Over the course of the year, I come across my old Leica M3 several times. This is a famous and legendary camera. I get nostalgic, a tear might even come to my eye, and I remember its wonder and easy of use, as well as what I remember as its “spot on” sharp images. So I have set myself on a nostalgic and marvelous retro adventure to use it once more and to take some photographs with it. So to share the adventure.
Let me begin by saying that this is not a war between film and digital photography. While some refuse to believe it, that war is already won and the victory of digital was inevitable. It was preordained. At some point digital photography was going to cross the magical 11 M pixel limit, and the downward slope of film-based cameras would begin.

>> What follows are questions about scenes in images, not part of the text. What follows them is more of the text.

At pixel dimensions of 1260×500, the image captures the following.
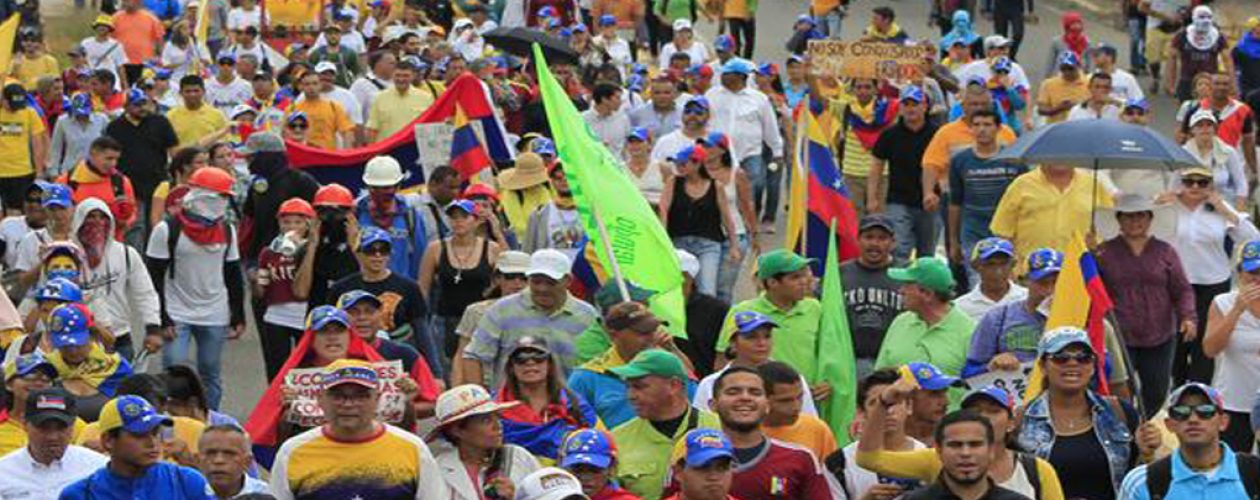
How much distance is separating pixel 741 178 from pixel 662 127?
394 centimetres

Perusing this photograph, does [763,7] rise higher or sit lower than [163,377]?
lower

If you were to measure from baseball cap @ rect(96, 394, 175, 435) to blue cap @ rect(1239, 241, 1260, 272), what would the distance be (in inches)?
220

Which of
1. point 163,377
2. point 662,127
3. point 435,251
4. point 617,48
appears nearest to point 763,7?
point 617,48

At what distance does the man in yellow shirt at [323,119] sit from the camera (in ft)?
75.9

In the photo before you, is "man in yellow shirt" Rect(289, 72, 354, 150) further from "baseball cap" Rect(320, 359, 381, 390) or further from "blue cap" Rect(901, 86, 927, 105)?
"baseball cap" Rect(320, 359, 381, 390)

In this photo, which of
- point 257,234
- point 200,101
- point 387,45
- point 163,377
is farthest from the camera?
point 387,45

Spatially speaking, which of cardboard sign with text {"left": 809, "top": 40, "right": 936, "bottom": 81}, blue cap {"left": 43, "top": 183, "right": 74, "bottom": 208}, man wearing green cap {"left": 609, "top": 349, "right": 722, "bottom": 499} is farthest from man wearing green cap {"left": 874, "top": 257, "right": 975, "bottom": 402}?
cardboard sign with text {"left": 809, "top": 40, "right": 936, "bottom": 81}

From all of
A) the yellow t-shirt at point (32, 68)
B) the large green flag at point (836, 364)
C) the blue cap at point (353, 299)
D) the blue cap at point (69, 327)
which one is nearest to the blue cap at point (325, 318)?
the blue cap at point (353, 299)

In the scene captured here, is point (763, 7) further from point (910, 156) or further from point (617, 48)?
point (910, 156)

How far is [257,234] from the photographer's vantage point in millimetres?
18297

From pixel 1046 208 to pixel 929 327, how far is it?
3508 mm

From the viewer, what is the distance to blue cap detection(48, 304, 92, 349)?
1380 cm

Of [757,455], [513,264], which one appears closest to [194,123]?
[513,264]

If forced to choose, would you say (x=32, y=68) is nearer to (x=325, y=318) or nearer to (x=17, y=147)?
(x=17, y=147)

However, I am taking this as an opportunity to reflect on the many different aspects of the comparison, and there are several surprises. We can begin with the very fact of my ability to make the comparison. I bought my camera used, and it was already kissing antiqueness. It was built in 1963. that is 53 years ago. 53 years from now neither of my Canon DSLRs will be usable. And the key to their obsolescence is shown in Figure 1. The first thing that I had to do to resurrect my M3 was buy batteries for the light meter. I bought mine from B&H Photovideo but could just as well have gone to my local pharmacy. It is that little disk in Figure 1 which may be compared to the batteries from my Canon EOS 300D and my Canon T2i. These are custom designed batteries with custom design chargers, The charging for one doesn’t even charge the batteries of the other. Clever marketing! Right? Wanna bet how likely it is that you will be able to buy a replacement in 2069? Not! And no matter how good modern batteries are compared to those of a generation ago, you can pretty much count on the fact that they will be gone with the wind long before the mid-twenty first century. That is unlike the Volkswagen in Woody Allen’s movie “Sleeper.”
Hmm, and while we are on the subject there is also the issue of replacement electronic circuit cards in modern cameras. This issue first came up for me with microscopes. You can still use a fifty year-old microscope. It’s probably not optically as good, especially for modes like fluorescence. But buy a new one with all its fancy electronics and you are buying something with marvelous performance and not so marvelous built in obsolescence. When an electronic part fails, the process nowadays is to swap out the board. Long gone are the days when there are people, who can fix a circuit for you. The very concept of board level electronics is not. And you are very lucky if any manufacturer stocks boards for longer than ten years.
Now I cannot promise you that in fifty-three years that little disk photocell will still be available. Only Kodak promised that film in all formats would always be produced. Kodak? But the Leica M3, a marvel of mechanical and optical technology, will still take photographs without the built in meter. Well, that is as long as 35 mm film remains available.